§ Requests
a - Reproduce word for word the part of the golf club review between "Oh do these" and "over analyzing necessary.", inclusive.
b - Turn the entries, from their first line through the line holding "snow covered ground (locate(0, 145, 640, 427)), wooden", inclusive, into a numbered list, leaving out blank lines.

§ Source
⁂

Oct 24, 2007 (Updated Oct 25, 2007)
Review by  
Rated a Very Helpful Review
  • User Rating: Excellent

  • Shaft Flex:

Pros:Longer than long, Straighter than straight, and Workable too! Great Engineering and a Reasonable price.

Cons:Still looking for one.

The Bottom Line: These are a must try for any and all mid-cappers!

No your name doesn't have to be Dennis in order to become a golf course menace. These clubs are definitely light years ahead of what others are offering in the mid-cappers department. They are long, high, straight, and get this one--workable! Yeah that's right--these baby's work like a job, and they'll double shift, and work overtime for you as well. Pardon the extended metaphor--but as G*d is my witness--these seem to be the hands down winner in this year's game improvement irons. Yes I'll spout the wonders of Mizuno's forged feel, and Callaway's resurgence all day long--BUT--the absolute resurrection of the "Wilson Staff" name is in full bloom right now. If you really want to get better at this game--and we all know--"It's not the arrow --it's the Indian", than for Pete's sake, at least try this set of the straightest shooting arrows I've ever--and I do mean--ever--shot. To top it all off, they feel almost forged, they are workable, and I literally gained 1 1/2 club's worth of length. I hope you're excited by this, because there are many reasons why I am making these claims, and Lord only knows, Ive shot and reviewed a heck of a lot of irons over the past several years. These are simply the best friend an aspiring mid-capper could ever hope to find.


Oh do these clubs have balance. I mean to tell you that "Club-Head Awareness" was simply that--AWARENESS! There was no need to even try to think about it--I simply knew at all times exactly where the club head was. My backswing never had a single interruptive swing thought, because I knew where the club head was, and there was never any double-clutching, second guessing, or even over analyzing necessary.

⁂

§ Data provided
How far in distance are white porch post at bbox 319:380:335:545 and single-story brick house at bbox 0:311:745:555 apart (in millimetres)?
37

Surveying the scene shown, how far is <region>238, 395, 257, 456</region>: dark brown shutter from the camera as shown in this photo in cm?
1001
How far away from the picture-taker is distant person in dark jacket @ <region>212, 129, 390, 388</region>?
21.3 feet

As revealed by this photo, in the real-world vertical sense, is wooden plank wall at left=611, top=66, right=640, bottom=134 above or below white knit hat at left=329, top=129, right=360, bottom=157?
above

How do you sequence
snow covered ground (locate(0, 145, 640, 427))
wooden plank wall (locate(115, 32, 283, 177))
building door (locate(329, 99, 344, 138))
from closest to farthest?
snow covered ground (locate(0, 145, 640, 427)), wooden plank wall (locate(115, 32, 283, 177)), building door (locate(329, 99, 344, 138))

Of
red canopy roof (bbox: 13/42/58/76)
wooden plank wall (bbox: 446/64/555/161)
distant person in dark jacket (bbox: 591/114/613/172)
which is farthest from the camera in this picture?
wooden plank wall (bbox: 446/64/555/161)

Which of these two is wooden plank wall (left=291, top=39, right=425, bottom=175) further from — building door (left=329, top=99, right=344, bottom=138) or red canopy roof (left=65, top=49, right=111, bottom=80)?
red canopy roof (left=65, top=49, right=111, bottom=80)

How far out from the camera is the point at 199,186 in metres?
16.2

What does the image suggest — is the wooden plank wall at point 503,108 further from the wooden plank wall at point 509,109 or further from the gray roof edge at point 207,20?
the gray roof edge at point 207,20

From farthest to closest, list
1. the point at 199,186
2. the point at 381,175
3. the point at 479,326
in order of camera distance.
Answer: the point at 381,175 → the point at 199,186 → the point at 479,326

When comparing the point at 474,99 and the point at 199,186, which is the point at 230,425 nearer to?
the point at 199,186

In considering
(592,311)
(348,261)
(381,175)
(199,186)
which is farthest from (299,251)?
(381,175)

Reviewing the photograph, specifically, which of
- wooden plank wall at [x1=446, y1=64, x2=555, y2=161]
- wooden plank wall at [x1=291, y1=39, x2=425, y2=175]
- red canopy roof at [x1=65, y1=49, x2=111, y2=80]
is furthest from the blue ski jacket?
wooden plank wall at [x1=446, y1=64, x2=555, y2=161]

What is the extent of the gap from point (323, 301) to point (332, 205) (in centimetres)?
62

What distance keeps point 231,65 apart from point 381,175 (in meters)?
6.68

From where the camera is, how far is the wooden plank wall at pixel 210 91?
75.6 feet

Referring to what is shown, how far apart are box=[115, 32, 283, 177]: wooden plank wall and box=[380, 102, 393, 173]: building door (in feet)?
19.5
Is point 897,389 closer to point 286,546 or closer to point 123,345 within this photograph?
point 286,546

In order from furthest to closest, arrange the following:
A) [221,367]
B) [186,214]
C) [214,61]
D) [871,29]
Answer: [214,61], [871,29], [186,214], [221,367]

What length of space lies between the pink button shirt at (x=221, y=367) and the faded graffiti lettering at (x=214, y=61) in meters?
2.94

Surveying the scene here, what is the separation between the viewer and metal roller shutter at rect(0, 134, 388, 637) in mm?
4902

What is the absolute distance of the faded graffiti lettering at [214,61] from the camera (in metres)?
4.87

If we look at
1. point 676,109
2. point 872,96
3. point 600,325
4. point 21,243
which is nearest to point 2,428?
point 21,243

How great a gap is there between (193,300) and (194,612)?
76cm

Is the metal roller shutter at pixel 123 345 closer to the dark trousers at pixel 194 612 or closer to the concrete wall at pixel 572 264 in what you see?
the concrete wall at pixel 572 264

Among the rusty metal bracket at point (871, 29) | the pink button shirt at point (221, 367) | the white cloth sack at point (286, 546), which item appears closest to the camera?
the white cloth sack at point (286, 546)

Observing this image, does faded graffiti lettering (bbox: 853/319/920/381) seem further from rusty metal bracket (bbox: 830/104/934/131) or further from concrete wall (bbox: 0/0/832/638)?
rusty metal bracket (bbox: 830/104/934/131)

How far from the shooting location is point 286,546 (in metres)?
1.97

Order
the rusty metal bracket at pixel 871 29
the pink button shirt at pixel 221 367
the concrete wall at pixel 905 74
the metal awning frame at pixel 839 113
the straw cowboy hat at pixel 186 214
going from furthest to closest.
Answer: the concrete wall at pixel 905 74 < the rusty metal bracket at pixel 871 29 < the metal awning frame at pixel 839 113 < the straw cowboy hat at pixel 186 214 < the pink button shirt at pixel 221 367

⁂

§ Expected responses
a -
Oh do these clubs have balance. I mean to tell you that "Club-Head Awareness" was simply that--AWARENESS! There was no need to even try to think about it--I simply knew at all times exactly where the club head was. My backswing never had a single interruptive swing thought, because I knew where the club head was, and there was never any double-clutching, second guessing, or even over analyzing necessary.

b -
1. How far in distance are white porch post at bbox 319:380:335:545 and single-story brick house at bbox 0:311:745:555 apart (in millimetres)?
2. 37
3. Surveying the scene shown, how far is <region>238, 395, 257, 456</region>: dark brown shutter from the camera as shown in this photo in cm?
4. 1001
5. How far away from the picture-taker is distant person in dark jacket @ <region>212, 129, 390, 388</region>?
6. 21.3 feet
7. As revealed by this photo, in the real-world vertical sense, is wooden plank wall at left=611, top=66, right=640, bottom=134 above or below white knit hat at left=329, top=129, right=360, bottom=157?
8. above
9. How do you sequence
10. snow covered ground (locate(0, 145, 640, 427))
11. wooden plank wall (locate(115, 32, 283, 177))
12. building door (locate(329, 99, 344, 138))
13. from closest to farthest?
14. snow covered ground (locate(0, 145, 640, 427)), wooden plank wall (locate(115, 32, 283, 177)), building door (locate(329, 99, 344, 138))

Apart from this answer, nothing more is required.